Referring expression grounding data

= Beginning of Section =

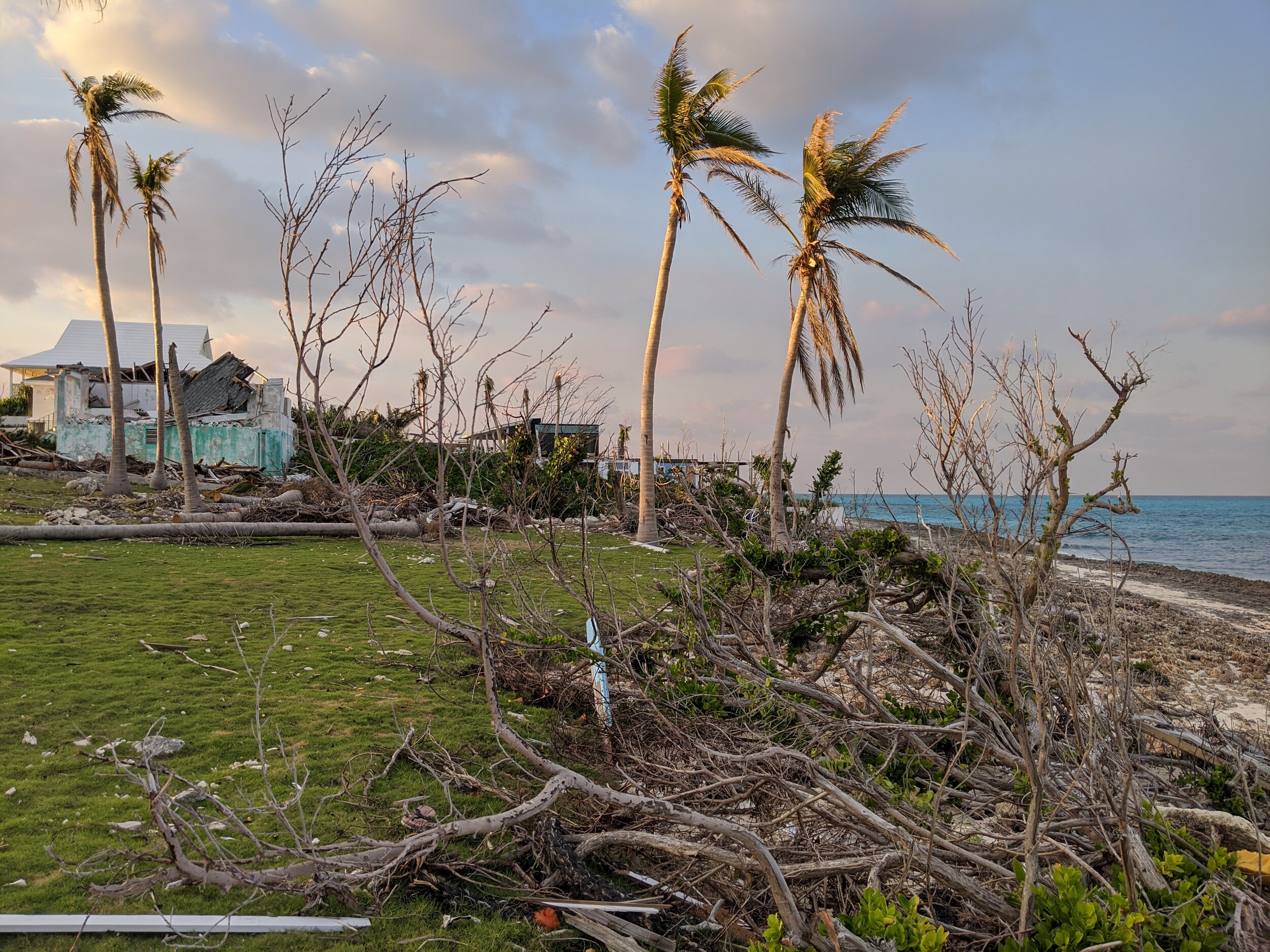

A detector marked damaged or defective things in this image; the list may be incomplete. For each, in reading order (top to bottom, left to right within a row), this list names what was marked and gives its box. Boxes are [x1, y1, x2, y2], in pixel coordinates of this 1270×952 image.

damaged house [1, 322, 292, 477]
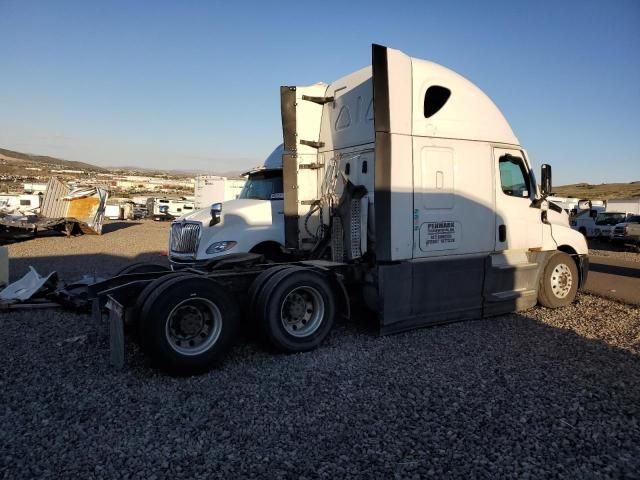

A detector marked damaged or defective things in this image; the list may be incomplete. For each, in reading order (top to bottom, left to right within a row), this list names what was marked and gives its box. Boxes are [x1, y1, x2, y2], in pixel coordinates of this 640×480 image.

damaged truck part [92, 45, 588, 376]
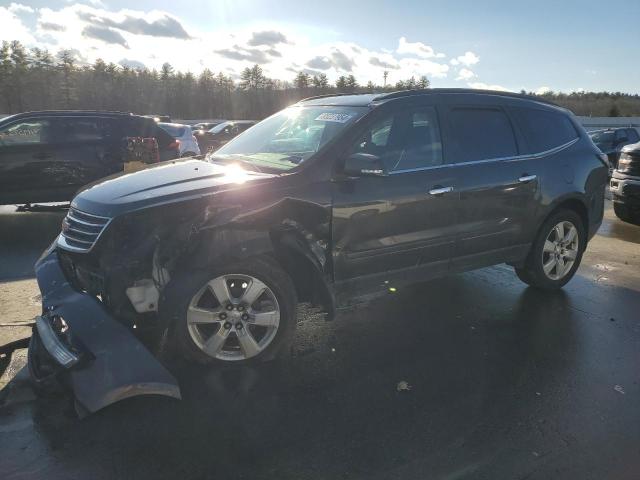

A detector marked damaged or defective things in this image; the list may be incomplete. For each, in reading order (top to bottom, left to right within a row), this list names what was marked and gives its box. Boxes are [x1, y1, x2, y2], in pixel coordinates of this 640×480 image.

crumpled front bumper [28, 248, 181, 412]
damaged fender [29, 248, 180, 412]
damaged chevrolet traverse [31, 89, 608, 412]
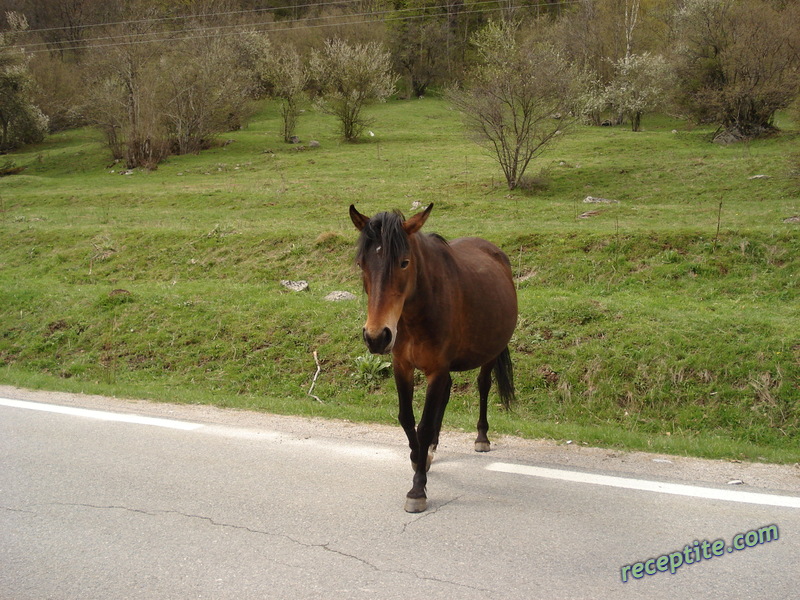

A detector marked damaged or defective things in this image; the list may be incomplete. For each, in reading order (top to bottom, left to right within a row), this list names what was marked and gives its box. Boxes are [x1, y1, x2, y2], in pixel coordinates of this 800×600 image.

crack in asphalt [32, 502, 488, 592]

= End of Section =

▶ [WORK REQUIRED]: Would you repeat the entries exactly, keeping the images out?

▶ [TASK SOLUTION]:
A detector marked damaged or defective things in this image; the list may be incomplete. For each, in reading order (top to bottom, left to right within a row), this list names what was marked and gives its box. Boxes are [x1, y1, x2, y2], in pixel coordinates of this 1270×952 image.

damaged house [1, 322, 292, 477]

A detector marked damaged or defective things in this image; the list may be incomplete. For each, in reading order (top to bottom, left to right within a row), this list names what was marked and gives its box. Boxes are [x1, y1, x2, y2], in pixel coordinates of this 640×480 image.

damaged truck part [92, 45, 588, 376]

A detector marked damaged or defective things in this image; the list may be incomplete. For each, in reading order (top to bottom, left to right within a row), this list names what was marked and gives its box. Boxes are [x1, y1, x2, y2], in pixel coordinates of this 640×480 image.

crumpled front bumper [28, 248, 181, 412]
damaged fender [29, 248, 180, 412]
damaged chevrolet traverse [31, 89, 608, 412]

A detector marked damaged or defective things in this image; the list may be incomplete. For each, in reading order (top to bottom, left to right within a row), this list names what was marked and gives its box. Boxes are [x1, y1, x2, y2], in pixel coordinates of this 800×600 image.

crack in asphalt [32, 502, 488, 592]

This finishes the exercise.